Asian stocks: Futures are positive. Stocks traded mostly firmer after Friday’s decent performance Stateside. The ASX 200 pushed north led by gold miner strength and a bounce in healthcare. The Nikkei 225 underperformed on yen strength, with eyes on Wednesday’s Tankan survey and LDP vote later in the week. The Hang Seng and Shanghai Comp initially diverged as Hong Kong rose on tech gains. The mainland oscillated in the red and green heading into th weeklong holiday period. We note the S&P 500’s forward P/E briefly touched levels only seen during the dot-com bubble and the 2020 pandemic surge.
Gold broke out again to the upside after its bullish consolidation we highlighted last week. The relentless rally has seen 10 ‘green days’ out of the past 14 sessions. The US government shutdown has been cited as a reason for bugs pushing prices higher. But ETF inflows have been strong recently, with positive numbers over the past four straight weeks. That has seen total holdings reach levels near the pandemic record highs.
Day Ahead – RBA Meeting, JOLTs data
The RBA is widely expected to keep the Cash Rate unchanged at 3.60% at its meeting, with the next 25bps cut not fully priced in by mkts until March 2026. The meeting will not include updated forecasts. The upside surprise in August’s monthly CPI reduced the case for near-term easing, although the trimmed mean eased one-tenth to 2.6%. The RBA is unlikely to overreact to one month of stronger data given the broader inflation outlook remains consistent with the target while the labour market is gradually loosening. Policymakers are unlikely to rush into rate cuts and will adopt a wait-and-see approach ahead of the Q3 CPI release on October 29. Governor Bullock has previously emphasised this data as a key input to future rate decisions.

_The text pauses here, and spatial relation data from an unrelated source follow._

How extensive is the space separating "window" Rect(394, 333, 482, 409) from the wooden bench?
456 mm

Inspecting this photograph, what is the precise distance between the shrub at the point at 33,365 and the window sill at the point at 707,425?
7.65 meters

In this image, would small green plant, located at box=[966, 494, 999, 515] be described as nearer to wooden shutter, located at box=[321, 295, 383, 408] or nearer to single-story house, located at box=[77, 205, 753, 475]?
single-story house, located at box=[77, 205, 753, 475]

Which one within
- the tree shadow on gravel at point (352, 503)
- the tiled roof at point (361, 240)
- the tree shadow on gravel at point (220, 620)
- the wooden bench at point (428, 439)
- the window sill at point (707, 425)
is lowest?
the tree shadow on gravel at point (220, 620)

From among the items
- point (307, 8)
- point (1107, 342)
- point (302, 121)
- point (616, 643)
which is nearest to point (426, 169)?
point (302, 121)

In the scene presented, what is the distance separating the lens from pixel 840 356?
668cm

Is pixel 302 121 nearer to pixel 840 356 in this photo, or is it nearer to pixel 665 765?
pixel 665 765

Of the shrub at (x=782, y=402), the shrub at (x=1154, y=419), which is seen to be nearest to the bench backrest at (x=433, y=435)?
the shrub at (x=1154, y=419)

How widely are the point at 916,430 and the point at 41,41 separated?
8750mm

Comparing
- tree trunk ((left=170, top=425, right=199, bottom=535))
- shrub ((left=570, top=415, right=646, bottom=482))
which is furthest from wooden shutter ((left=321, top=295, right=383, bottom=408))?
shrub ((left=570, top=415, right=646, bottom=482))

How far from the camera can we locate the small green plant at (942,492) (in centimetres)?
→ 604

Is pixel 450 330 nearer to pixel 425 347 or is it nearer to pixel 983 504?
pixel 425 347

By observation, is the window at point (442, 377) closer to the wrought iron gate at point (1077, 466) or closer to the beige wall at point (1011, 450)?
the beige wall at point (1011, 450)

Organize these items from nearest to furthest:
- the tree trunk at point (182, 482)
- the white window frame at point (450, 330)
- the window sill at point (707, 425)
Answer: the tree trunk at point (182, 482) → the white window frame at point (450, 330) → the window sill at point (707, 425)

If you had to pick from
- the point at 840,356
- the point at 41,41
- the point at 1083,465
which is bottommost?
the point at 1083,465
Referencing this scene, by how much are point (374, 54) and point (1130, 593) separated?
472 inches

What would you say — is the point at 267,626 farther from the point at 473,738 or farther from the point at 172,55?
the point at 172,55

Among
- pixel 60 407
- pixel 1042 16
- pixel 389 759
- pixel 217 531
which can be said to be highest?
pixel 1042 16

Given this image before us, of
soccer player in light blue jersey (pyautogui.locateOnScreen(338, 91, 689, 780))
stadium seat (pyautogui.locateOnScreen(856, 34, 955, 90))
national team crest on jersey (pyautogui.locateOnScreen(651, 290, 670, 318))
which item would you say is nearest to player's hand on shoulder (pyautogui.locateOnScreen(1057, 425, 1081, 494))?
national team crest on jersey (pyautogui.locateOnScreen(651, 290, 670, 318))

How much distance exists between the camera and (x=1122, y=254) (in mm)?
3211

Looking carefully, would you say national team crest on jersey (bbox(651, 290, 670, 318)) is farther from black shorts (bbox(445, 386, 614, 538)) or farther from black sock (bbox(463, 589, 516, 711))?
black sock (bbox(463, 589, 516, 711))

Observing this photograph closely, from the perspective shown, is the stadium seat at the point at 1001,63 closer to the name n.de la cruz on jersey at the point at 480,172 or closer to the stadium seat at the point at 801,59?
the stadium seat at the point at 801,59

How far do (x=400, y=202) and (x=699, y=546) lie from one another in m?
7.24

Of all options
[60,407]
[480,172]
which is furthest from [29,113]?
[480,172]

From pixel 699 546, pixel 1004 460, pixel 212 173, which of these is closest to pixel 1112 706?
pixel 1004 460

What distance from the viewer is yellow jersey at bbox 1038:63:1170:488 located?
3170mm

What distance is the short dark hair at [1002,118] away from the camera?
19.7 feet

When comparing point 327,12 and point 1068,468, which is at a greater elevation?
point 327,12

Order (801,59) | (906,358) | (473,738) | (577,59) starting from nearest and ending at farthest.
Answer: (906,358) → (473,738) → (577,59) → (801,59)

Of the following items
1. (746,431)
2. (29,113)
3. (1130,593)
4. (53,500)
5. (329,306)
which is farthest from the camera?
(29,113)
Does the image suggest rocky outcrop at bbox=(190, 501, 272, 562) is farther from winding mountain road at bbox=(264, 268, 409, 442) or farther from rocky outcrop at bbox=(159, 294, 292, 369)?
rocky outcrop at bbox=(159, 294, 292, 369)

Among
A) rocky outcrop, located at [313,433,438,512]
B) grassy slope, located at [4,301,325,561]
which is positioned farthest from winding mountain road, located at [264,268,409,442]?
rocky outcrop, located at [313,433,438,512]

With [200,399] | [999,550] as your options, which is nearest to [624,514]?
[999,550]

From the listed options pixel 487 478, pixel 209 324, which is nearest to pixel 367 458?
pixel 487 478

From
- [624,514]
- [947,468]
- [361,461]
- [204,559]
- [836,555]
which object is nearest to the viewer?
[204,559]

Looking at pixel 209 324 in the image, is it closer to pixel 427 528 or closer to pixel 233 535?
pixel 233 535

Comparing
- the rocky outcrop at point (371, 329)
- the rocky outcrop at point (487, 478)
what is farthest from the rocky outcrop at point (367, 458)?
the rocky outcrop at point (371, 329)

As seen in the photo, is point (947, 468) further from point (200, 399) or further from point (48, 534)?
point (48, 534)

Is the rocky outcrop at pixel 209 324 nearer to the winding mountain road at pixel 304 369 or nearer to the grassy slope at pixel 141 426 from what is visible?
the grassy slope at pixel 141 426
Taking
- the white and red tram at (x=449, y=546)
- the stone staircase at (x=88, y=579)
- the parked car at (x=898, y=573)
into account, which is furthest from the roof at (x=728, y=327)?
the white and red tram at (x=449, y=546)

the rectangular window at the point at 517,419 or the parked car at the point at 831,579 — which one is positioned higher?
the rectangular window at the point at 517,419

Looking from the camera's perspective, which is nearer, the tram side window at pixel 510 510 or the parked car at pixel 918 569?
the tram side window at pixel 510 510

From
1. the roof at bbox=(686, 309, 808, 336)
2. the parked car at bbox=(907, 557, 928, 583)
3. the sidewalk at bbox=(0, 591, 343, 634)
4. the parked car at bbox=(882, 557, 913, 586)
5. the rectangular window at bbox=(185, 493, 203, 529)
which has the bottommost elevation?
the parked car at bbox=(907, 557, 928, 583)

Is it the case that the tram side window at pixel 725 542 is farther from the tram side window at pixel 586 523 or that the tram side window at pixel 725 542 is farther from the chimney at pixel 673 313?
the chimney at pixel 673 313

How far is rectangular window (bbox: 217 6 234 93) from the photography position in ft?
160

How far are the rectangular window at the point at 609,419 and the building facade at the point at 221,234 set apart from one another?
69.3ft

JOLTS data centres around job vacancy figures and labour market churn. This kicks of a data-heavy week of multiple employment figures including ADP on Wednesday, weekly initial jobless claims on Thursday and NFP to wrap up the week. (There is the possibility of the government shutdown thwarting some of these releases.) Consensus expect JOLTS to show job openings held firm around 7.18mn in August while some attention will be on the uptick in layoffs. A low quit rate would continue to signal wage moderation. Recent figures have confirmed the job market is loosening.
Chart of the Day – AUD/USD bounces off 50-day SMA
The aussie has been the best performing major currency against the dollar this month. Rate cuts bets have cooled since the stronger than expected inflation data. That saw odds of a November 25bps reduction slashed from a near 90% chance to currently roughly a coin toss now. The major’s retrace from the multi-month top above 0.67 ten days ago looks to have found support at the 50-day SMA at 0.6539. A Fib level (61.8%) of the September 2024 to April 2025 decline sit at 0.6549 reinforcing this support zone. A more hawkish RBA should see prices push higher, though markets will also have one eye on US jobs data out this week.